YieldPrefix* ConditionalExpression (("=" | AssignmentOperator) AssignmentExpression)?
ConditionalExpression ::=
UnaryExpression (Infix UnaryExpression)* ("?" AssignmentExpression ":" AssignmentExpression)?
Expression ::=
AssignmentExpression ("," AssignmentExpression)*
The following are the precedence levels for the Infix operators. Higher precedence values bind more tightly than lower precedence values.
Operator | Precedence |
---|---|
"*" |
11 |
"/" |
11 |
"%" |
11 |
"+" |
10 |
"-" |
10 |
"<<" |
9 |
">>" |
9 |
">>>" |
9 |
"<" |
8 |
">" |
8 |
"<=" |
8 |
">=" |
8 |
"instanceof" |
8 |
"in" |
8 |
"==" |
7 |
"!=" |
7 |
"===" |
7 |
"!==" |
7 |
"&" |
6 |
"^" |
5 |
`" | "` |
"&&" |
3 |
`" |
Conceptually, the ECMAScript grammar would require two tokens of lookahead for a recursive descent parser -- in particular, statements beginning with an Identifier followed by a colon are LabelledStatements, whereas statements beginning with an Identifier not followed by a colon are ExpressionStatements.
However, a single token of lookahead is much simpler to get right (because of ECMAScript's context-sensitive lexing and just generally the complexity of managing a lookahead buffer), and likely more efficient.
Luckily, the only cases where an extra token of lookahead is necessary are cases where the first lookahead token is an Identifier. This leads to a specialized version of the Expression grammar where the first token is an Identifier that cannot be unlexed in order to peek at the subsequent token. Again luckily, this only requires a very small amount of duplication of logic in the grammar, with four specialized versions of non-terminals in the Expression grammar:
IDUnaryExpression ::=
IdentifierReference Suffix* PostfixOperator?
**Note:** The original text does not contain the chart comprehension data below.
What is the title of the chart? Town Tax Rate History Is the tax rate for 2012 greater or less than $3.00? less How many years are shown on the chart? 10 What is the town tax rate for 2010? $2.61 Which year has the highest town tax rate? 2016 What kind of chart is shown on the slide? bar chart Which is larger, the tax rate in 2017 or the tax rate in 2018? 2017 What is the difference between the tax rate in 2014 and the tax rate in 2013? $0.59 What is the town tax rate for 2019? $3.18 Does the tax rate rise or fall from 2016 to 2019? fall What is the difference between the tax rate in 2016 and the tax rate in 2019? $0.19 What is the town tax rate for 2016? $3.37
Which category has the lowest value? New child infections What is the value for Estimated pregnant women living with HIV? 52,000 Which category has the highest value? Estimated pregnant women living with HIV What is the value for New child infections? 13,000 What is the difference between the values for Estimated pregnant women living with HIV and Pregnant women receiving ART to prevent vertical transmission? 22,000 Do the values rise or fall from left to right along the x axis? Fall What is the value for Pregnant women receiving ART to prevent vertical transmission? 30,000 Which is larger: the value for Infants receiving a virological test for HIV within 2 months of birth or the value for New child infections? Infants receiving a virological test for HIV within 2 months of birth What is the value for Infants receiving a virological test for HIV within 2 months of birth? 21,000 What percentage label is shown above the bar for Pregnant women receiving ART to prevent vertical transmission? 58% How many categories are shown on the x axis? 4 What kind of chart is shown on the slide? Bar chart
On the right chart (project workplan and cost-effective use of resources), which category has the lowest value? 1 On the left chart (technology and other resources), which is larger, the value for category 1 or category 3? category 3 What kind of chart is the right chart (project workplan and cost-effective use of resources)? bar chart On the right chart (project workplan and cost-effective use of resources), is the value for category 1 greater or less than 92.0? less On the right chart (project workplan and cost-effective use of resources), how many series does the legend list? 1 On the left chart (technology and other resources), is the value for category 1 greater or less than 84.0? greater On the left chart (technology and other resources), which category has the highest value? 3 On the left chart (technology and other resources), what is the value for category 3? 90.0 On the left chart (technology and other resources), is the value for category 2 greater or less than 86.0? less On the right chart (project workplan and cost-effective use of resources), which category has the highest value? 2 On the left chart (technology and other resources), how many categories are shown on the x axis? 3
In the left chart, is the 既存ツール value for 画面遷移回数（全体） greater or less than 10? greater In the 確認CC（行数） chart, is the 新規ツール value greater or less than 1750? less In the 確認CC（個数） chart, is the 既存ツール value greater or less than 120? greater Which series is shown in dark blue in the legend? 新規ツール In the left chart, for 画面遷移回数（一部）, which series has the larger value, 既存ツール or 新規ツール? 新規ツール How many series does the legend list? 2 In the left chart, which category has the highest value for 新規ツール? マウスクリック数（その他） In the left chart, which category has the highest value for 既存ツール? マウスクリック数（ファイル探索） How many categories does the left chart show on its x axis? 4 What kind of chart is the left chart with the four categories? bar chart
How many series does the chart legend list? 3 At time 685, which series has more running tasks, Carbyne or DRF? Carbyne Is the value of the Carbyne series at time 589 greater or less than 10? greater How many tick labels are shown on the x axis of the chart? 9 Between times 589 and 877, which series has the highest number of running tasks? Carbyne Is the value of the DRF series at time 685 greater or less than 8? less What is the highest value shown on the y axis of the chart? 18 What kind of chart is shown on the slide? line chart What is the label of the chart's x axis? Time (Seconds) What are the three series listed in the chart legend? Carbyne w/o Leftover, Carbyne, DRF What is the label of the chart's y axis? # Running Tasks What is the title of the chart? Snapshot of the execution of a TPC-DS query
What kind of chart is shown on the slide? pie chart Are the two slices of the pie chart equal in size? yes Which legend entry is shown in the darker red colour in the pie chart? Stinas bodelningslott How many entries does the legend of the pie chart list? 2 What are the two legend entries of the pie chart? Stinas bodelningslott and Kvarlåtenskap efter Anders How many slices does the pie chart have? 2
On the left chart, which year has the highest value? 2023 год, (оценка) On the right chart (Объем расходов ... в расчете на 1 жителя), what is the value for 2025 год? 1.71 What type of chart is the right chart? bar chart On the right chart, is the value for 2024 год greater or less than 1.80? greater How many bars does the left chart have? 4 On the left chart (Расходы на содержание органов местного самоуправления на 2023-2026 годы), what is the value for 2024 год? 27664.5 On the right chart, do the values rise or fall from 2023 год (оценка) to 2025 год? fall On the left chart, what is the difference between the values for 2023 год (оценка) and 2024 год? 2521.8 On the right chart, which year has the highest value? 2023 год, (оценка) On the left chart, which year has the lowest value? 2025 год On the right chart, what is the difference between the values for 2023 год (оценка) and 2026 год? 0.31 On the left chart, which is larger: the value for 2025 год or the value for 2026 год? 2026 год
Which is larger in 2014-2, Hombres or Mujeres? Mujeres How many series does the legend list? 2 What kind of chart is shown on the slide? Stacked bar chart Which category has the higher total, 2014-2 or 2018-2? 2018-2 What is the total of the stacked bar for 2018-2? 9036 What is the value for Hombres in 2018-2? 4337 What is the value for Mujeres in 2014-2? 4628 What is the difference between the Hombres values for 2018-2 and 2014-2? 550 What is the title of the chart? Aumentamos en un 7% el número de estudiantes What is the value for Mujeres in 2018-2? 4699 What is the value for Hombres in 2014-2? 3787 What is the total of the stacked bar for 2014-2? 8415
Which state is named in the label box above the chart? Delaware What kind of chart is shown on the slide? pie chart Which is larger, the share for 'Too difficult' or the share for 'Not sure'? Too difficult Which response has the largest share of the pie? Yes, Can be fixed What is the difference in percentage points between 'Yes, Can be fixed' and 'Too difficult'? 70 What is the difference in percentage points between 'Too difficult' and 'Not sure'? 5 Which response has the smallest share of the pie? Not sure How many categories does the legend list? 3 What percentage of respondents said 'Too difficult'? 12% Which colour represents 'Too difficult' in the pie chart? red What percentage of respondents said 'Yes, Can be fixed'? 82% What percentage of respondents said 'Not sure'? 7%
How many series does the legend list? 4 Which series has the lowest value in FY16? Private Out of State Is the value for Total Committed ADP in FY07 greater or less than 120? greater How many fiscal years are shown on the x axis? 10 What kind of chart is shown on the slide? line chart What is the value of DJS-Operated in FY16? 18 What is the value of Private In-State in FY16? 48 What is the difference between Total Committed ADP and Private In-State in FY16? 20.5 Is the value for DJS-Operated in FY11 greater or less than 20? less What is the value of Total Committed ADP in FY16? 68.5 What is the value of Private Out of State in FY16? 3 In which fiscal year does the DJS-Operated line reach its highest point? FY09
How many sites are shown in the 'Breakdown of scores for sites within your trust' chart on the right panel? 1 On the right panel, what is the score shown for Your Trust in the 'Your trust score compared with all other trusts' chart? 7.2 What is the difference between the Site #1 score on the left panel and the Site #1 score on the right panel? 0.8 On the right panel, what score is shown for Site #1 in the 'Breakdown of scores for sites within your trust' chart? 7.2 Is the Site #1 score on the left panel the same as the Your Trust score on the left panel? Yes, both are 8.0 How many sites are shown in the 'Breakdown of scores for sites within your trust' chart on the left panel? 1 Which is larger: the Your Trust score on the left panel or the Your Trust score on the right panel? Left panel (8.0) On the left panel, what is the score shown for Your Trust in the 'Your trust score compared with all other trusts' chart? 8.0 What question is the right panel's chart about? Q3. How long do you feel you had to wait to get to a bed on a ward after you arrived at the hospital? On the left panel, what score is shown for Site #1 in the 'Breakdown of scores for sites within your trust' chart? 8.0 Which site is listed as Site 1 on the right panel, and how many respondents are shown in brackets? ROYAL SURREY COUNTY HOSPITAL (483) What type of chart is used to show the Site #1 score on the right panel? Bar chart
IDConditionalExpression ::=
IDUnaryExpression (Infix UnaryExpression)* ("?" AssignmentExpression ":" AssignmentExpression)?
IDAssignmentExpression ::=
YieldPrefix* "yield"
YieldPrefix+ ConditionalExpression (("=" | AssignmentOperator) AssignmentExpression)?
IDConditionalExpression (("=" | AssignmentOperator) AssignmentExpression)?
IDExpression ::=
IDAssignmentExpression ("," AssignmentExpression)*